Blog: the legal basis for processing is the consent of the user, who subscribes to receive news on the blog, through the blog subscription form.
Newsletter and offers: the legal basis for processing is the consent of the user, who subscribes to receive the Newsletter, through the contact form.
Transactional: the legal basis for processing is the consent of the user for their order to be processed.
RECIPIENTS OF YOUR DATA
The personal data collected will never be transferred to third parties or made public, except in circumstances where your consent has been given, where you participate voluntarily or because of express legal obligations. These recipients are: Tax administration, Banking Institutions, Public Administration with competence in this area, in matters relating to electronic commerce.

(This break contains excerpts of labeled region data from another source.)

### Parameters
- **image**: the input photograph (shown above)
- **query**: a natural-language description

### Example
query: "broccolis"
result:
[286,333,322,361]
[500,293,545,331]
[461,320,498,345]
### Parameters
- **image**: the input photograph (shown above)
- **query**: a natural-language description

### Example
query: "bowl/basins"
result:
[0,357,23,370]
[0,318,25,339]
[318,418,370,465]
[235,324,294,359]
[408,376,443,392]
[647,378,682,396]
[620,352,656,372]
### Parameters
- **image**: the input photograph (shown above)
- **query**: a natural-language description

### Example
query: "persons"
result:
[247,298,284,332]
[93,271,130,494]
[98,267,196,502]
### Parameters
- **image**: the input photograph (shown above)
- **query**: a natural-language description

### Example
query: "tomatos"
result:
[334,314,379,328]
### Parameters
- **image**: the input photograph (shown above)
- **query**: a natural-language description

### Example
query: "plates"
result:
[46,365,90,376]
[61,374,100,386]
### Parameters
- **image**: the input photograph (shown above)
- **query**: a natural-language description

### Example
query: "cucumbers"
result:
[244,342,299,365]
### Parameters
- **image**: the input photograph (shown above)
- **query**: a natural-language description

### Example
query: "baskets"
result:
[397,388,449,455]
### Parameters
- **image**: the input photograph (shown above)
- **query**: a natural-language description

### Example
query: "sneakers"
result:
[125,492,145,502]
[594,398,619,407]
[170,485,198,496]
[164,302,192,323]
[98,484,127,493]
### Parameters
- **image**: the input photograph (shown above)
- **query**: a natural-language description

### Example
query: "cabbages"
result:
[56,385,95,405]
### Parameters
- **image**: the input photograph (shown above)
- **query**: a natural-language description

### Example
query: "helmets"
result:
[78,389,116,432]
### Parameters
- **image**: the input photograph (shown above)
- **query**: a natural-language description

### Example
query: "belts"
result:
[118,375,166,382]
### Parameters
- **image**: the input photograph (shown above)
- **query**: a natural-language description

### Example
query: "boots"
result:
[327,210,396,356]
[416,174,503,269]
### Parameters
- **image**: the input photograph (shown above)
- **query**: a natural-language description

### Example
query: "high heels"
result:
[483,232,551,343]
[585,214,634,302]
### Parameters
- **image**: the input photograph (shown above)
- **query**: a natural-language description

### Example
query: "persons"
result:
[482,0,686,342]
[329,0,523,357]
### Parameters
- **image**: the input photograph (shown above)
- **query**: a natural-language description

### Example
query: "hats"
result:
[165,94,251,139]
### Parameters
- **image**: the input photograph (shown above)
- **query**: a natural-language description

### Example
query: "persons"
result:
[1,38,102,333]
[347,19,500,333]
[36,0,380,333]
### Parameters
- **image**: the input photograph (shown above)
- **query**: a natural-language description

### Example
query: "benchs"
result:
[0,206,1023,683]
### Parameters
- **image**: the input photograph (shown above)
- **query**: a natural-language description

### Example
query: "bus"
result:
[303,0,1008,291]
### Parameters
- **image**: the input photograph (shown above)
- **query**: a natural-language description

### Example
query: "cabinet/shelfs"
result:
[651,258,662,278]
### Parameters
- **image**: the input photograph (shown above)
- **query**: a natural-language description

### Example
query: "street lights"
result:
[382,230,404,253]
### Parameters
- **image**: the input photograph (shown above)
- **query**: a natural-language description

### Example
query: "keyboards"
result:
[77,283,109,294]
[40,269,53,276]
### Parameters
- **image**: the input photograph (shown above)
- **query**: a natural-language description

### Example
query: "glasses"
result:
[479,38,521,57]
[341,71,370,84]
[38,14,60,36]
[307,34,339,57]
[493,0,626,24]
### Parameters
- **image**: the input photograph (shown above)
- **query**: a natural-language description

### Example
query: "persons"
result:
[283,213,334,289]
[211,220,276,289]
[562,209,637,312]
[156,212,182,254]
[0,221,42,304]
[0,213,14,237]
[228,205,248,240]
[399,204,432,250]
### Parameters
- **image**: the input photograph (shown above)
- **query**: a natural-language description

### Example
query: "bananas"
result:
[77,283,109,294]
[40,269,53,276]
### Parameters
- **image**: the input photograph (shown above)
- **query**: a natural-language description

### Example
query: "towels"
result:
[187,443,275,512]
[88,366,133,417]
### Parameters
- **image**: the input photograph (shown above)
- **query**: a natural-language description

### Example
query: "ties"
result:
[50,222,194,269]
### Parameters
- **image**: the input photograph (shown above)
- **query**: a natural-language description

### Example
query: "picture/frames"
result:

We only share your personal information with certain companies who provide services to our company: auditors, consultants, carriers, website development and support companies and email marketing companies. Similarly, for the management of orders made using the purchase process on the web page, your information is provided to REDSYS, as the entity accredited for Internet payment methods, which has a secure and confidential system in place when the user purchases the products. Any communication at the time of making a payment is exclusively between the user and REDSYS, and MINILAND only receives confirmation from REDSYS of the result of the purchase process. HUBSPOT is also used for communication between MINILAND and users, as well as to send the newsletter.
We require that any company with which we might share your personal information also protects this data in accordance with this policy, limits the use of your personal information to provision of the service, and signs the relevant contracts on data access according to the current regulations on data protection. We also inform you that if your data is transferred internationally outside of the European Economic Area we require those companies that receive the data to have “insurance” in place either through international agreements, or membership of the EU-US Privacy Shield.
EXERCISE OF RIGHTS
Individuals may exercise their data protection rights (access, rectification, objection, erasure, automated decisions, restriction on processing, portability) by sending an email to firstname.lastname@example.org, or by post to PG. IND. LA MARJAL (C/ LA PATRONAL 8-10) – CP 03430, ONIL, ALICANTE (SPAIN) Documentation must be provided to prove the identity of the applicant (copy of the back of the National Identity Document, or equivalent). We will reply within a maximum time of 30 days from receipt of the e-mail or letter, although this period may be extended by a maximum of 2 months if necessary.
In any case, you can petition the Data Protection Agency to grant you access to that information through their web page.